### SELECTED EXCERPT
Principal Antique Documents Holdings

Momijiyama Bunko

photo:Momijiyama Bunko

The Momijiyama Bunko began as the library of Tokugawa Ieyasu in 1602 and was kept in the Fujiminotei in Edo Castle until 1639, when it was transferred within the castle grounds to the area known as Momijiyama, hence it drew its present name. In addition to the "Suruga Oyuzuribon" and the "Suruga Gobunkobon" titles in Ieyasu's original collection, the library contains ancient manuscripts and books about various localities collected by study missions organized by the 8th Tokugawa shogun Yoshimune, newly-published books from China that he ordered bought by magistrates in Nagasaki, and books presented by feudal lords and others. Among the Chinese classical books, particularly abundant are Chinese local histories, medical books, essays, prose and poetry, plays and novels, etc., dating from the Ming to the early Qing dynasties. In the Japanese segment are the former collection of the Kanazawa Bunko donated by Ieyasu, plus many fair copies of Tokugawa Shogunate edicts and handwritten books by illustrious families, such as various family tree histories of the Kan'ei-period (1624 -1644) (Kan'ei Shoka Keizuden), the chronological history of Japan (Honcho Tsugan) , the chronicles of the Tokugawa Shogunate (Tokugawa Jikki), etc. and handwritten books by distinguished families. As these libraries were managed by the library magistrates and access was strictly limited, they have been handed down in their original wooden boxes and are preserved in especially good condition.

Shoheizaka Gakumonjobon

photo:Shoheizaka Gakumonjobon

This collection is based on the materials collected by Hayashi Razan, who in 1630 opened a library at Shinobugaoka in Edo's Ueno district. In 1691 it was moved to the nearby Yushima district, and in 1797 it became the government school of the Tokugawa Shogunate and was renamed the "Shoheizaka Gakumonjo". The collection consists mainly of copies of books and manuscripts personally read and treasured over years by the Hayashi family descendants.
It includes reference materials used by Edo authorities when they edited historical and regional geographical works, as well as almost all of the Shogunate's own publications which were put out by the Shoheizaka Gakumonjo. There are also many books collected by various nobles and scholars, of which those of t he Osaka commoner Kimura Kenkado, the feudal lord Ichihashi Nagaaki of Omi-no-kuni, and the feudal lord Mori Takasue of Bungo-no-kuni are especially notable.

Wagaku Kodanshobon

photo:Wagaku Kodanshobon

The Wagaku Kodansho was founded by Hanawa Hokiichi in 1793, and two years later it became a semi-governmental organization. There, Hanawa pursued study and research, sent scholars frequently to Kyoto and Ise to copy old books, and studied and revised ancient classics. These and many other types of materials, including materials of the Seizoku Gunsho Ruiju, the Buke Myomokusho, and related historical sources were collected, as source materials to be used in the compilation and editing of new works. Hanawa's former library is extremely voluminous and of great scientific value.

### MATERIAL PROVIDED
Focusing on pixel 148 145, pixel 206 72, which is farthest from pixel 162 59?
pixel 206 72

### YOUR TASKS
(a) In the description of antique document holdings, in what year was the Momijiyama Bunko moved to the Momijiyama area of Edo Castle?
(b) Add to the description of antique document holdings, picking up after its last sentence.

### ANSWERS TO THIS EXERCISE
(a) 1639

(b)
This collection was from the Seijukan, a private school founded in 1765 by members of the Taki family, some of whom were government physicians. In 1791 it was transferred to the Tokugawa Shogunate and renamed Igakkan. The collection was entirely developed and revised by the Taki family, who were knowledgeable about rare old books. It was combined with the medical books in the Momijiyama Bunko, and is a treasure trove of information on, for example, medical matters in China during the Ming and Qing dynasties.

Western Books

photo:Western Books

NAJ also holds foreign books on the history, politics, and law of western countries which the early Meiji government researched and translated, and other political and legal books purchased from the United Kingdom, the United States and France during the Meiji and Taisho periods. Of the surviving Western books, many German and French ones were destroyed in air raids in 1945.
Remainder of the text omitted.